Criadores do Patmos. Foto: Divulgação.

Três profissionais da GE Celma, empresa sediada em Petrópolis que é uma das principais companhias da divisão de aviação da GE no mundo, criaram um software capaz de prever o desempenho de motores aeronáuticos.

A ferramenta, feita em cinco meses usando a linguagem de programação Visual Basic aplicada para Excel, é capaz de analisar a performance de 250 parâmetros na montagem de um motor aeronáutico.

Com base em mais de 10 milhões de dados, o software é indica se determinado motor será aprovado ou não no banco de provas, a etapa final do processo de reparo de motores. 

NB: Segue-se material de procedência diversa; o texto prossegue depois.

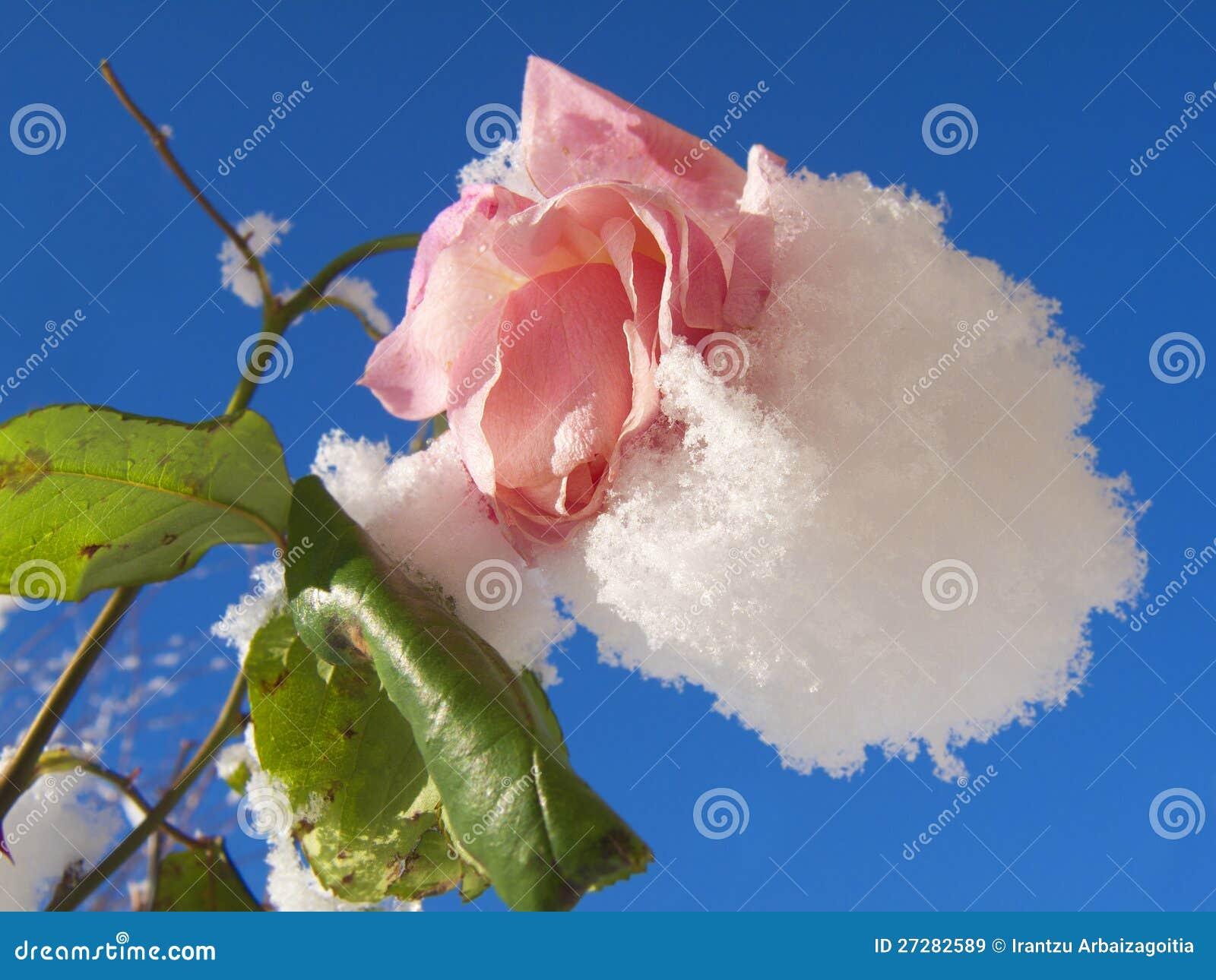 Snow räknade pinkrosen och den blåa skyen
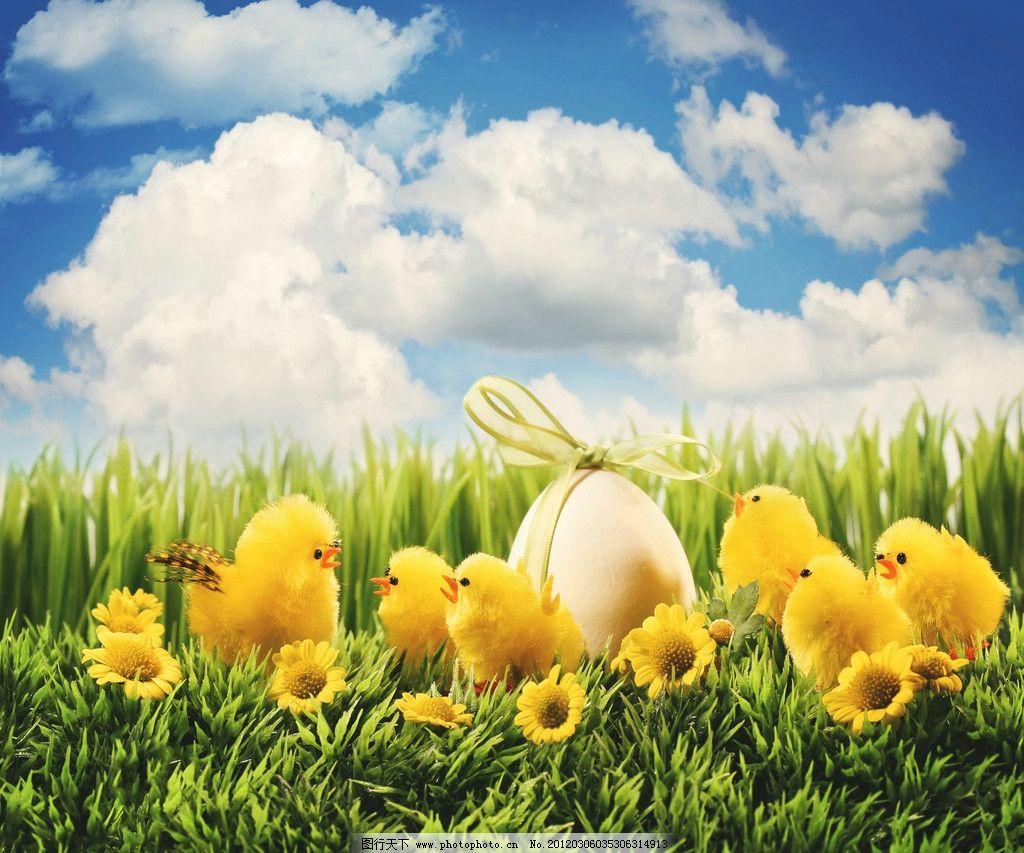 可爱小鸟 小鸟 小鸡 鸟蛋 礼物 草地 小草 野菊花 鸟类 生物世界 摄影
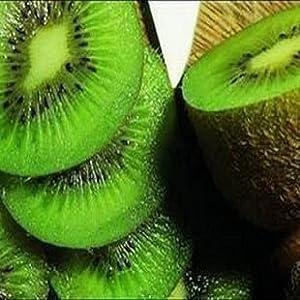 迎桂 果树苗水果之王徐香猕猴桃盆栽庭院果树 19个品种 奇异果猕猴桃3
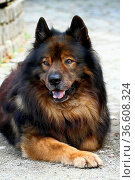 ZON-3994670. Стоковое фото, фотограф Zoonar.com/heinrich fuchs / age Fotostock / Фотобанк Лори
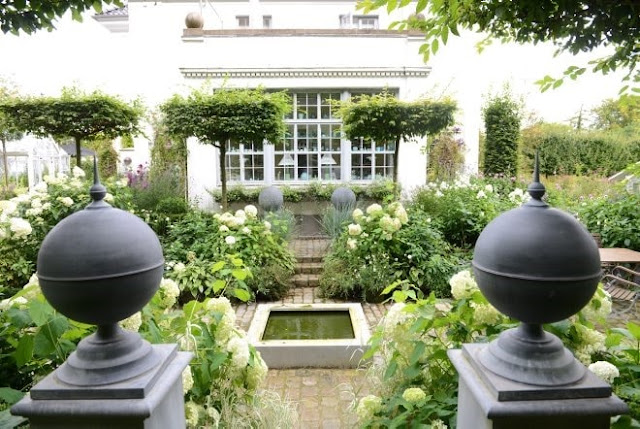 Valget falt på Agnbøkstrær i de rektangulære bedene i hagen - eksempel fra claus dalbys hage 20150910_121254[4]-min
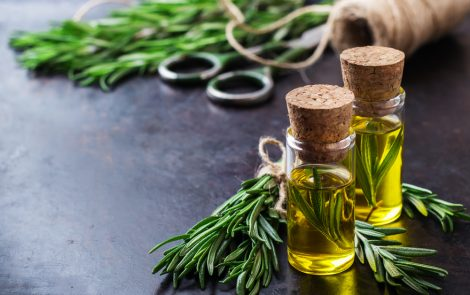 Medicinal Herb Reduces Size of Lesions in Rat Model of Endometriosis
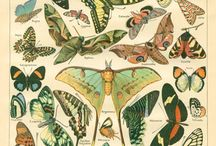 Nature // Butterflies / by Kaci Ferguson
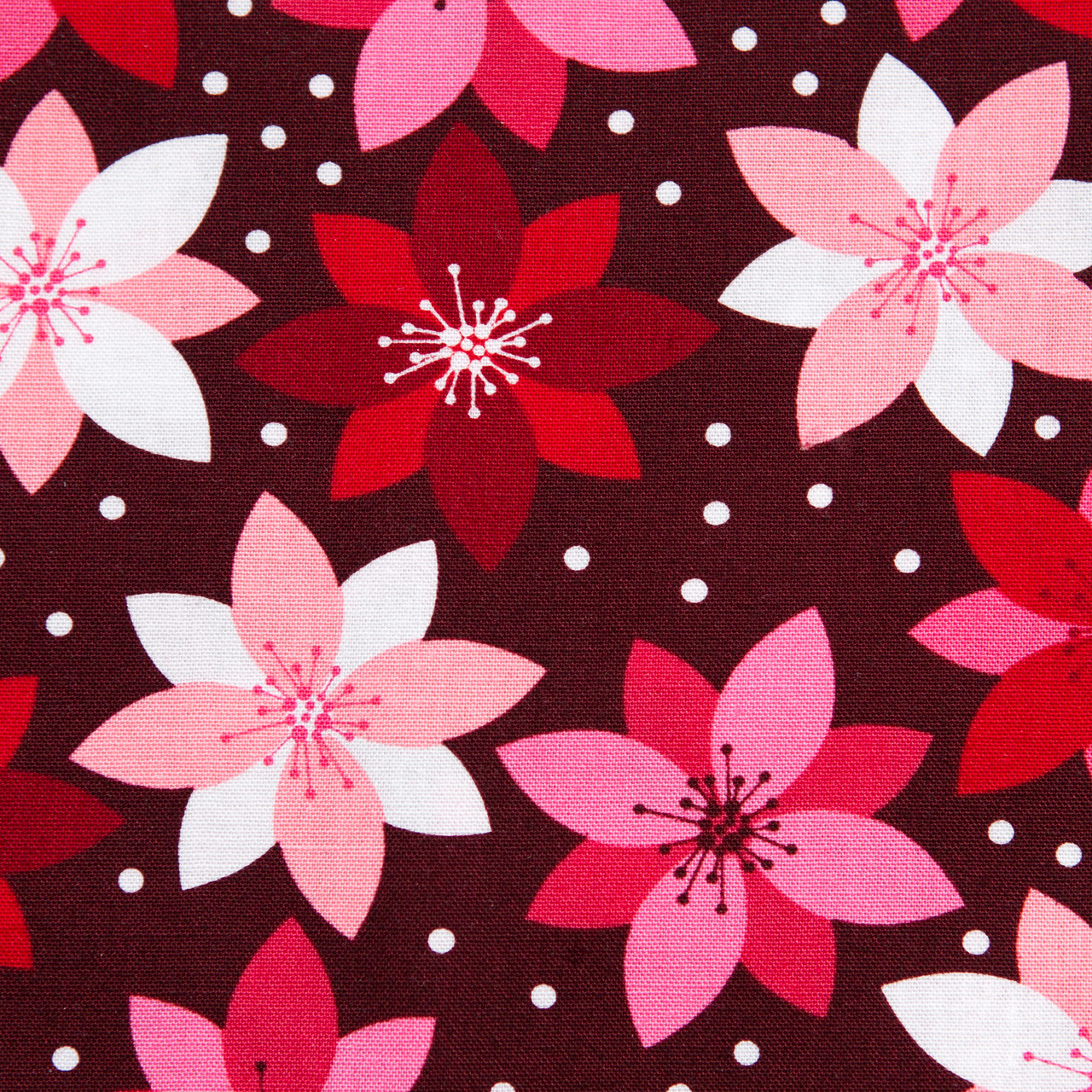 Magic Poinsettia print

Com a redução das rejeições no banco de provas, a economia prevista pode chegar até US$ 1,3 milhão por ano, sem contar a economia de cerca de 300 horas de retrabalho, o que inclui desmontar o motor, corrigir o problema e refazer o teste. 

Atualmente, 5% dos motores testados são rejeitados por apresentarem algum desvio e cada teste custa em torno de US$ 50 mil. A ideia não é fazer isso usando Excel para sempre, como gostariam muitos dos apaixonados pelo sistema de planilhas.

“Uma vez provado o conceito e a versão inicial implementada estamos buscando outras oportunidades de melhorar o método de visualização das informações”, assegura Rodrigo Araújo, profissional da área de Planejamento de Produção, e um dos idealizadores do software, chamado de Patmos.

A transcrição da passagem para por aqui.